SOURCE TEXT:

▼

Humanity's next refuge is often thought to be Mars. The Red Planet is Earth's nearest neighbour and plans to colonise Mars are afoot. Both governments and private companies are racing to plant their flag on the planet. However, the planet remains as inhospitable as ever – it is dry.
Mars is at least a thousand times drier than the driest parts of Earth.
So far, several orbiters, rovers, and instruments have been landed in the vicinity of Mars. Astronomers and scientists are getting to know a lot about the planet, from its past water reserves to its current underground lakes as well as the possibility that there might have been life on Mars in the past. All these discoveries over the last 30 years or so have fuelled one thing in particular- human landing on the red planet.
Only last week, good news emerged from the scientific community – there is liquid water on Mars- massive underground lakes still hold liquid water.
But new research has found that Mars on average, is very dry. According to a study led by NASA's Ames Research Center, soil on Mars is about 1,000 times drier than the Atacama desert – one of Earth's driest regions.
For this study, researchers wanted to find out if microorganisms can survive in places like Mars and to answer this question, they went to the Atacama Desert in Chile. This region is known as the driest place on Earth. Here, the average rainfall is only 1 to 3 mm a year.
The unique environment in the Atacama makes for differences in rainfall and precipitation changes from the southern end to the northern end it is not uniformly dry and it moves from a few millimetres of rain per year to the same amount of rains every decade. It means researchers can study the way life is at different levels of moisture content in the soil.
The driest part of the Atacama is its northern side, reports NASA, and it sees average rainfall of around one mm per year, it is the most Mars-like part of the 1,000 km stretch of nothingness. Researchers came here to see if microbes could survive in such dry conditions. These microbes also need to grow and reproduce. The research team was hence able to determine that there is indeed a dry limit of habitability for life on Earth.
"On Earth, we find evidence of microbial life everywhere," said Mary Beth Wilhelm, lead author of the study. However, in extreme environments, she explained, "it's important to know whether a microbe is dormant and just barely surviving, or really alive and well..."

▲

PROBLEM SET:
1) Print everything in the Mars dryness text from "Mars is at least" down to "the red planet.".
2) Using the Mars dryness text, answer each question below.
(a) According to the study led by NASA's Ames Research Center, how much drier is soil on Mars than the Atacama desert?
(b) What average rainfall does the northern side of the Atacama receive?
(c) Who is the lead author of the study?

SOURCE DATA:
▼

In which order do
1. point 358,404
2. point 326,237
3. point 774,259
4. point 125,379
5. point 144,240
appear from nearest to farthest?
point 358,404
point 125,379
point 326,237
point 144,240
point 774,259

▲

RESULTS IN ORDER:
1)
Mars is at least a thousand times drier than the driest parts of Earth.
So far, several orbiters, rovers, and instruments have been landed in the vicinity of Mars. Astronomers and scientists are getting to know a lot about the planet, from its past water reserves to its current underground lakes as well as the possibility that there might have been life on Mars in the past. All these discoveries over the last 30 years or so have fuelled one thing in particular- human landing on the red planet.

2)
(a) About 1,000 times drier.
(b) Around one mm per year.
(c) Mary Beth Wilhelm.